Nach einer guten Weile mußten die Adler wohl den Punkt erspäht haben, auf den sie zusteuerten, denn obgleich sie in gewaltiger Höhe flogen, schwenkten sie ein und glitten in großen Spiralen tiefer.
So flogen sie lange Zeit, und schließlich öffnete der Hobbit abermals seine Augen. Die Erde lag schon viel näher, und unter ihnen gab es Bäume, die nach Eichen und Ulmen aussahen, und weites Grasland, das ein Fluß durcheilte. Aber mitten aus dem Lauf des Flusses, der sich links und rechts vorbeiwinden mußte, erhob sich ein mächtiger Fels, ja geradezu ein Felsenberg, wie ein letzter Außenposten des fernen Gebirges, den ein Riese unter den Riesen Meilen hinaus in die Ebene geschleudert haben mußte.

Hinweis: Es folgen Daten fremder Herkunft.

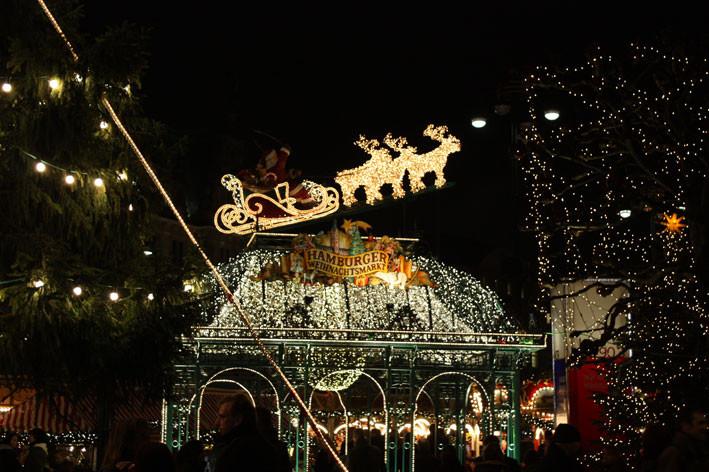 Der Hamburger Weihnachtsmarkt lockt Gäste aus aller Welt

Rasch schwangen sich die Adler nacheinander auf die Kuppe dieses Felsens und setzten dort ihre Passagiere ab. »Fahrt wohl«, riefen sie, »wo auch immer ihr hinfahrt, bis ihr am Ende eurer Reise wieder wohlbehalten in euren Horsten landet!« Unter Adlern ist dies das übliche höfliche Abschiedswort.
»Möge der Wind unter euren Schwingen euch dorthin tragen, wo die Sonne zieht und der Mond wandert«, antwortete Gandalf, der die korrekte Antwort kannte.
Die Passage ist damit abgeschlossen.